● **Required task**
Pull out every line of the listing below that contains the word "colored", treating uppercase and lowercase as different.

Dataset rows

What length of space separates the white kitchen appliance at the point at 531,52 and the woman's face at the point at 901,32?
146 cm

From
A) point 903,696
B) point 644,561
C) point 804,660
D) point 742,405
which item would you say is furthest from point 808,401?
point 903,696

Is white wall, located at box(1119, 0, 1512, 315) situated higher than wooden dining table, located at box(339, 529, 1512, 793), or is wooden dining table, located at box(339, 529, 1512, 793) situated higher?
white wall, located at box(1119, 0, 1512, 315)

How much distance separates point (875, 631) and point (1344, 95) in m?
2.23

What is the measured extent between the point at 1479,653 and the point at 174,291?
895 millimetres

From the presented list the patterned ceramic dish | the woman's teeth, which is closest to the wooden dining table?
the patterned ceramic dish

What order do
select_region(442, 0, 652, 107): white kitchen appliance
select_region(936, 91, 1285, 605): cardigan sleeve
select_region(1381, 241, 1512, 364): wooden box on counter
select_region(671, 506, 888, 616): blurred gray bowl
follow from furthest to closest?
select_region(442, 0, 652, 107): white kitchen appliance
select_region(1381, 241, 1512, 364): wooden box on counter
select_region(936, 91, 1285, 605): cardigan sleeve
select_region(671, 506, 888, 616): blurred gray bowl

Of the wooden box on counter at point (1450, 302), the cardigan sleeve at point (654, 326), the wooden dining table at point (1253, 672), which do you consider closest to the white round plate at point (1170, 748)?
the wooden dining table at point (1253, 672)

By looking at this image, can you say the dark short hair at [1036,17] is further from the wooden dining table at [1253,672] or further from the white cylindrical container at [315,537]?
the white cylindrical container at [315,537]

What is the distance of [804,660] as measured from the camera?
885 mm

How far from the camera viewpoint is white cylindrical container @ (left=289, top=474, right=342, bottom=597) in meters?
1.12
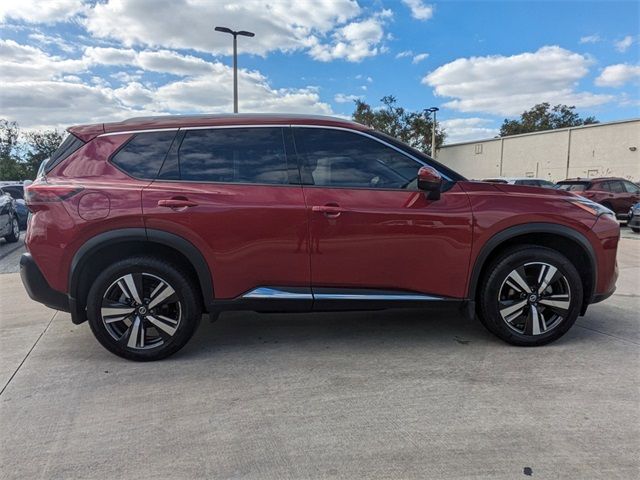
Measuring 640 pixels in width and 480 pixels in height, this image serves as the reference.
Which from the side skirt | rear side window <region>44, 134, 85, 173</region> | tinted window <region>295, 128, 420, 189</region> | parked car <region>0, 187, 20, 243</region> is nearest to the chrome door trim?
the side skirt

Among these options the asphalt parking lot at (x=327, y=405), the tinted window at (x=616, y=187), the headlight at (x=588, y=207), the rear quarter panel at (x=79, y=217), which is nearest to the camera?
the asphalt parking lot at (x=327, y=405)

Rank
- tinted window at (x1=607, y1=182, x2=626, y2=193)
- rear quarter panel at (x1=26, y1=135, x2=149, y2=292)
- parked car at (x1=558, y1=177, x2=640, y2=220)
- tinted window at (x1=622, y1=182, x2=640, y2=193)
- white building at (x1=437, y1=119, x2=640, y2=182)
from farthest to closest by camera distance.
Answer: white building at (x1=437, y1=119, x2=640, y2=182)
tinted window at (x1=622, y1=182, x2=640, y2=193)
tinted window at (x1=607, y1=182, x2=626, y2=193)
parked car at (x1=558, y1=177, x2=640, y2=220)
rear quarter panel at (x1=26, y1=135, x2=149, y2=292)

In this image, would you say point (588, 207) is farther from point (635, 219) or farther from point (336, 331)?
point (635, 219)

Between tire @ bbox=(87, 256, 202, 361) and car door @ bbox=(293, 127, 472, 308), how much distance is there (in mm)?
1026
---
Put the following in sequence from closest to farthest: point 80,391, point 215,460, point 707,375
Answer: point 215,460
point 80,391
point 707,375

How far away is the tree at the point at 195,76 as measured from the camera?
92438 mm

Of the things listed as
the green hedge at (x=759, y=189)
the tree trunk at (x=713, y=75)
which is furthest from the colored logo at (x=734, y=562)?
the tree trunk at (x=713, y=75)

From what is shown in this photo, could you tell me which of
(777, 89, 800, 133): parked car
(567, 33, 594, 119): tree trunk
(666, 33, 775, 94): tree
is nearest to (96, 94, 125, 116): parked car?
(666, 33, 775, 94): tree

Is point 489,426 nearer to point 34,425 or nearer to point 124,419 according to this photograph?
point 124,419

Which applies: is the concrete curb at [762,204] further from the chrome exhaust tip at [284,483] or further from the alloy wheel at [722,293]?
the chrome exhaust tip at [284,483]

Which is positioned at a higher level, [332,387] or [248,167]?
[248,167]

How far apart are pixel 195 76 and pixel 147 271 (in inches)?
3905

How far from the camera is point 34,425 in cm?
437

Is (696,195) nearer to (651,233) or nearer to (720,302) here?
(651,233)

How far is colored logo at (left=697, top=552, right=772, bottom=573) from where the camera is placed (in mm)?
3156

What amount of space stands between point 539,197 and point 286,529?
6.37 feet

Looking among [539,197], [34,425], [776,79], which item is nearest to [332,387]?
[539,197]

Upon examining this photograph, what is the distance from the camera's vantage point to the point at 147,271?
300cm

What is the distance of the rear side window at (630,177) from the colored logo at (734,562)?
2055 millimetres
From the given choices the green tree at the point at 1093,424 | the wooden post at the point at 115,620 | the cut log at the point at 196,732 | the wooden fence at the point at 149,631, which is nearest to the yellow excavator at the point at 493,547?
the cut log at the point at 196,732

● **Output of the exercise**
which is furthest from the colored logo at (x=734, y=562)?
How far is colored logo at (left=697, top=552, right=772, bottom=573) from where the camera is placed (in mm)?
What is the distance of the rear side window at (630,177) from the colored logo at (734,562)?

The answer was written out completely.